13-Jährige urinierten auf Rentnerin

10.03.2010     inFranken.de

Misshandlung Nach der Misshandlung einer Rentnerin durch zwei 13-Jährige in München laufen die Ermittlungen auf Hochtouren. Einer der Jungen droht nun mit Suizid.


Archivfoto: Marcus Führer dpa
Das Motiv für die Tat ist nach wie vor völlig unklar. "Das Problem an dem Fall ist, dass er so außergewöhnlich ist. Deswegen wird er sehr genau abgeklärt", sagte Polizeisprecher Ralph Irlbauer am Donnerstag.

Die alte Frau muss ein Martyrium durchlitten haben. Wahrscheinlich mehrere Stunden lang quälten und misshandelten zwei 13-jährige Buben die Rentnerin in ihrer Wohnung im Münchner Stadtteil Milbertshofen.

Den bisherigen Ermittlungen zufolge spritzten die Schüler der 83- Jährigen flüssige Würze in die Augen und Rasierschaum in den Mund. Sie zwangen sie, Schnaps zu trinken und urinierten auf die Frau.

Schließlich hätten sie die am Boden liegende Rentnerin mit Parfüm bespritzt und mit Füssen getreten, wie einer der beiden der Mutter des anderen gestand. Bei der Polizei stritten beide die Tat ab und beschuldigten sich gegenseitig.

Ob die Rentnerin Spätfolgen an den Augen davontragen wird, konnten die Ärzte noch nicht sagen. Sie habe eine Hornhauterosion und eine Bindehautverletzung erlitten.

Die beiden Buben hätten sich in Vernehmungen gegenseitig beschuldigt. "Sie bestreiten jede Tatbeteiligung und bezichtigen den jeweils anderen", sagte Hellwig. Beide waren dem Jugendamt bereits bekannt, weil sie ausgerissen waren. Durch Gewalttaten seien sie aber bisher nicht aufgefallen. Eine Strafe erwartet sie wegen ihres Alters nicht: "Sie sind strafunmündig und können für ihr Verhalten nicht belangt werden."

Die Rentnerin, die seit Jahren an Demenz leidet, habe keine Aussagen machen wollen. Deshalb gestalteten sich die Ermittlungen schwierig.

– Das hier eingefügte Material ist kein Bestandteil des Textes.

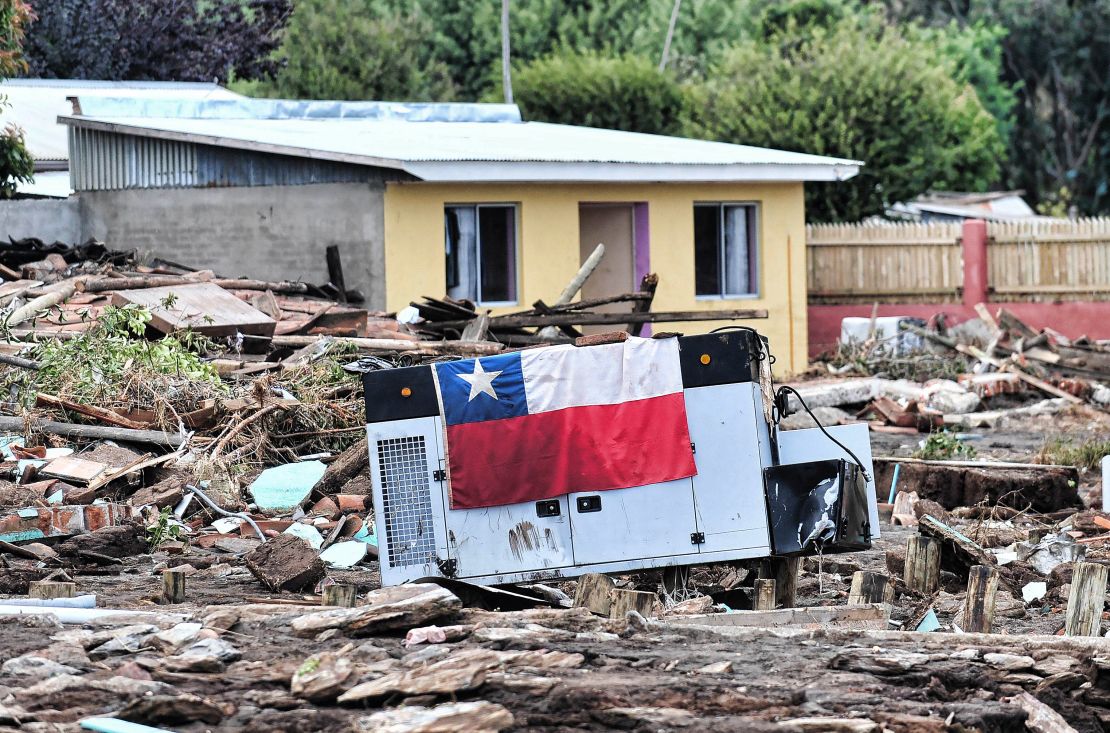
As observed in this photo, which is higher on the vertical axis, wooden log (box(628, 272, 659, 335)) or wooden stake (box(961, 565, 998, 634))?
wooden log (box(628, 272, 659, 335))

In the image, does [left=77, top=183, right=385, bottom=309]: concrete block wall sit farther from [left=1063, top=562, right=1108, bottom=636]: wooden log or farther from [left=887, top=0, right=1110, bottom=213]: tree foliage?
[left=887, top=0, right=1110, bottom=213]: tree foliage

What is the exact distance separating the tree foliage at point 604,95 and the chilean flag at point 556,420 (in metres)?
30.6

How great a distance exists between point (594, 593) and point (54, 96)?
25726 millimetres

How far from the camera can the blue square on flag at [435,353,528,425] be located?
8984 mm

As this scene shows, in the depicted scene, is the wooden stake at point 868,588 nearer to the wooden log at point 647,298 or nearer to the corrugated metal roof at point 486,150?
the wooden log at point 647,298

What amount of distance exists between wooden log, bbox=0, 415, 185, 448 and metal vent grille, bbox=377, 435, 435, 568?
4.43 m

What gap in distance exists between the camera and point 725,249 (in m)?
23.5

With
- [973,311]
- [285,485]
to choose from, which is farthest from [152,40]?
[285,485]

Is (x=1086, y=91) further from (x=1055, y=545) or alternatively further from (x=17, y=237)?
(x=1055, y=545)

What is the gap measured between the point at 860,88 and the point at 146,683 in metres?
28.2

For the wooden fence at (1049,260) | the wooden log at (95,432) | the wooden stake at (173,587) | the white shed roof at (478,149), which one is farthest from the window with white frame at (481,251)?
the wooden stake at (173,587)

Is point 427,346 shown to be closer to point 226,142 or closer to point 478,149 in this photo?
point 478,149

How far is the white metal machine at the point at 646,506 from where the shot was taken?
8867mm

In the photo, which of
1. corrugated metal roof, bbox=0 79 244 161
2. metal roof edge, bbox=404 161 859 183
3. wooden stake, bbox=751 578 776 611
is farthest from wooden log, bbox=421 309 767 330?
corrugated metal roof, bbox=0 79 244 161
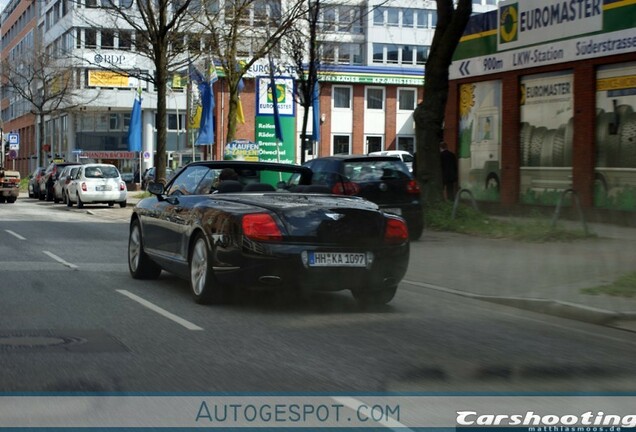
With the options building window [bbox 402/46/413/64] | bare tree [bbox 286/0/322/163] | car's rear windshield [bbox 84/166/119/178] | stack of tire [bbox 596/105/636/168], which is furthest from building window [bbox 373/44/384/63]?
stack of tire [bbox 596/105/636/168]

Die 83-Jährige, um die sich eine Nichte kümmert, war am Mittwoch noch im Krankenhaus. Sie sei aber nicht lebensgefährlich oder sehr schwer verletzt gewesen.

Nur weil einer der Buben ein schlechtes Gewissen bekam, konnten Polizeibeamte und Retter die völlig verstörte und am Boden liegende Seniorin am Montagabend aus ihrer misslichen Lage befreien und ins Krankenhaus bringen.
Der Bub war am Abend zufällig an der Wohnung seines Mitschülers vorbeigegangen, der noch immer nicht zuhause war. Als dessen Mutter ihn nach ihrem Sohn fragte, erzählte er ihr von den Misshandlungen.
Die Frau rief sofort die Polizei, der Notruf ging gegen 20.30 Uhr ein. Die Details aus dem Überfall stammen laut Hellwig aus den Schilderungen des Buben gegenüber der Mutter seines Freundes. Dieser wurde über sein Handy in der Münchner Innenstadt geortet und dort von der Polizei aufgegriffen. Er gilt bisher als Haupttäter.

Der Bub, der seit früher Kindheit als verhaltensauffällig gilt, hatte für die alte Dame über rund vier Monate gelegentlich gegen ein Entgelt Erledigungen und Einkäufe gemacht.

Jedoch gab es schon an Fasching einen Zwischenfall: Aus unklaren Gründen habe der Bub die Frau am Rosenmontag gegen das Bein getreten, so dass sie nur noch unter Schmerzen gehen konnte, sagte Hellwig. Die Frau brach daraufhin den Kontakt mit dem Kind ab.

Selbstmorddrohung

Der 13-Jährige wurde mittlerweile in ein psychiatrisches Krankenhaus gebracht. Er hatte Selbstmordabsichten geäußert für den Fall, dass er in ein geschlossenes Heim müsse.

Derzeit werden unter anderem die Handys der Täter untersucht. Es soll geprüft werden, ob die Kinder die Tat womöglich gefilmt haben.